Under Oklahoma law, death row inmates are injected with three different drugs that are supposed to cause unconsciousness, cause them to stop breathing and stop their heart.
Oklahoma’s current drug penalty law was enacted in 1977 after electrocution was deemed unconstitutional in 1972.
Between 1915 and 2014, Oklahoma has executed a total of 191 men and three women.
The average number of days on death row for an inmate is 4,531, which is about 12 and a half years.
Since 1960, all of the people who were executed in Oklahoma were convicted of murder.
Oklahoma’s death row is less extensive than Texas’ but is overwhelming compared to Kansas.
According to the Texas Department of Corrections website, executions in Texas use a single drug protocol of pentobarbital.
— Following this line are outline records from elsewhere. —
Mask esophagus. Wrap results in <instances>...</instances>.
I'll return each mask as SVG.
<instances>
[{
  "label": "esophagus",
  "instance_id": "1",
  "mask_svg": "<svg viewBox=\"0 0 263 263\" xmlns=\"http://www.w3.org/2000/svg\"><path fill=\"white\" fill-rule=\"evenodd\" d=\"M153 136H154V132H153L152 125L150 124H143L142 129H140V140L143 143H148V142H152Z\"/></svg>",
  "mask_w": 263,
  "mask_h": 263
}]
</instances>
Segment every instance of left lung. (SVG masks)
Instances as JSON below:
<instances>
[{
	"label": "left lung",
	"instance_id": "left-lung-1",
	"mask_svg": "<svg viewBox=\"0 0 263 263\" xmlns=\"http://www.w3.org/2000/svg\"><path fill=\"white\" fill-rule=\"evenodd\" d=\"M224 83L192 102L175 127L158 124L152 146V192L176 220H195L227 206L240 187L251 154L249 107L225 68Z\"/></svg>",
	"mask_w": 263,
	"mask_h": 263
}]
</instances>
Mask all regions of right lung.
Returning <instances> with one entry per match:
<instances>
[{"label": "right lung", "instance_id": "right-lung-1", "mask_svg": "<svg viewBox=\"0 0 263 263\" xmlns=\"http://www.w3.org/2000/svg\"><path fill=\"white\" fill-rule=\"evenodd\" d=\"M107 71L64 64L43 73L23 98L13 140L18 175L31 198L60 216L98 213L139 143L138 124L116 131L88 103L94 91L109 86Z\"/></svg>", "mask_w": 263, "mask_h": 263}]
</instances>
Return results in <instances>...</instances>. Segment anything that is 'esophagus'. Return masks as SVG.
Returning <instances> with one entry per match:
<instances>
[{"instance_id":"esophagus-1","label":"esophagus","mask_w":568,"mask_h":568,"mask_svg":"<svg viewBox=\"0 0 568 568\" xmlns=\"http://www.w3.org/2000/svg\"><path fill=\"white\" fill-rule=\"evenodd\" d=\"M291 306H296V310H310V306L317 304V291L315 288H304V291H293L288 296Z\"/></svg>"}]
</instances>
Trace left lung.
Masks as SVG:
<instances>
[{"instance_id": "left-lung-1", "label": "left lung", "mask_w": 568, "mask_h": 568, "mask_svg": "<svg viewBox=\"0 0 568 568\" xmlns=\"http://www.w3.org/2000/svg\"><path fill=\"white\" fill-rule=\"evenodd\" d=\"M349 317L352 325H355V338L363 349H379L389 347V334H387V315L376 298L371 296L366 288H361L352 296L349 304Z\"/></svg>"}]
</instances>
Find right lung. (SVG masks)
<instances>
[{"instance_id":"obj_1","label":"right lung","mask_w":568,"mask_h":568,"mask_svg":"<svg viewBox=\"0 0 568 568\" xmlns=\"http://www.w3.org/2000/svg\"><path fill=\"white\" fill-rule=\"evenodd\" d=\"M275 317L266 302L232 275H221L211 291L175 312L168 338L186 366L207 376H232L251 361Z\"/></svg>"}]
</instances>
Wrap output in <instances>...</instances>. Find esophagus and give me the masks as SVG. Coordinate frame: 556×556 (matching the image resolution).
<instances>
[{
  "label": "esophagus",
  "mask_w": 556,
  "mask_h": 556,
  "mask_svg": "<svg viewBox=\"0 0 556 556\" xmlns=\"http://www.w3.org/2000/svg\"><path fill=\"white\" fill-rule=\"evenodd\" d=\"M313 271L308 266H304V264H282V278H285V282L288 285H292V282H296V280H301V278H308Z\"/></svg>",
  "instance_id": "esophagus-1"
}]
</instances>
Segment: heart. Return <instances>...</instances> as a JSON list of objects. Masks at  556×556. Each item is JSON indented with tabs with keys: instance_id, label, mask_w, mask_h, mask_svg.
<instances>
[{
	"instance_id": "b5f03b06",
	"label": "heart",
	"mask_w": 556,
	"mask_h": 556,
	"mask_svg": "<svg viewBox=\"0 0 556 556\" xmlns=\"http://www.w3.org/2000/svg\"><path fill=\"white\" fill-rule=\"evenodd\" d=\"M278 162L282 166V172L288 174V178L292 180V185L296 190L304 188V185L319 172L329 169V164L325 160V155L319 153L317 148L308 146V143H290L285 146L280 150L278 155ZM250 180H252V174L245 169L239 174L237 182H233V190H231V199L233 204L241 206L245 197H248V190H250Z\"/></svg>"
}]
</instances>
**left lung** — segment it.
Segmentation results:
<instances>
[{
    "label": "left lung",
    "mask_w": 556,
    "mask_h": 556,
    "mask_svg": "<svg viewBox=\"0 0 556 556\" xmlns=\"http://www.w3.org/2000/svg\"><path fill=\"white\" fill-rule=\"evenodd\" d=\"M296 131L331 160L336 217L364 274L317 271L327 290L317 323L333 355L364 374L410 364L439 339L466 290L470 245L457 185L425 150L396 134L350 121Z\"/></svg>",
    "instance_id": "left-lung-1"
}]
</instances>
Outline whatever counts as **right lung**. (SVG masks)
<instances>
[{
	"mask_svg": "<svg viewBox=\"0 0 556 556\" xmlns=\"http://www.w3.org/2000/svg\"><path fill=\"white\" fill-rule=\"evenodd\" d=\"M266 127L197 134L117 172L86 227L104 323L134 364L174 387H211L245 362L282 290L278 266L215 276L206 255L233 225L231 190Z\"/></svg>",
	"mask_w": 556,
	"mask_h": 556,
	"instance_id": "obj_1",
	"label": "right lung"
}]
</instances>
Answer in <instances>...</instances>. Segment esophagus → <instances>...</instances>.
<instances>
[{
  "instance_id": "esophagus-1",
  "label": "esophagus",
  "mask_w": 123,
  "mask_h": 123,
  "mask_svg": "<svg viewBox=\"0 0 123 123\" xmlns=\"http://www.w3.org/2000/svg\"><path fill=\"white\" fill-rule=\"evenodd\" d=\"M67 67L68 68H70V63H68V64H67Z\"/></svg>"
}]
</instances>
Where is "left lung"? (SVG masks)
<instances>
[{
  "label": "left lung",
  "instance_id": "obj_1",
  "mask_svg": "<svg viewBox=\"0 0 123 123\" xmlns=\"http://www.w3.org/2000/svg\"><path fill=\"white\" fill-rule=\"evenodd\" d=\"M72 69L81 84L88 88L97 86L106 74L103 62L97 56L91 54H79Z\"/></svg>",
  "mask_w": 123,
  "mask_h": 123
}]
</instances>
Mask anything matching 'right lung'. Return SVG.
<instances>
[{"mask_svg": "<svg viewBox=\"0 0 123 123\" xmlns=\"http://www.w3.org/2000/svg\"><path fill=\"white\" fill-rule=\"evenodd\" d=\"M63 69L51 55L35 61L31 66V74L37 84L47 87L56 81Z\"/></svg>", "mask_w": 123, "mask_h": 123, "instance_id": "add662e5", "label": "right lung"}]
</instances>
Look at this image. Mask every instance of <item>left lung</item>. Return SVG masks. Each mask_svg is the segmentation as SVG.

Currently, there are 274 inmates on death row in Texas.
In all, the Lone Star State has put 546 people to death.
In Kansas, there are currently nine people on death row.
Kansas’ Department of Corrections says a number of inmates have been convicted of murder but were sentenced to life in prison instead of death.
The state has not conducted an execution since 1965.
While executions usually go according to plan, this is not the first time an execution has gone wrong in Oklahoma.
!n 1992, Robyn Lee Parks had a violent reaction to the injection drugs.
In 1997, Scott Carpenter also began to gasp and shake after receiving the drugs.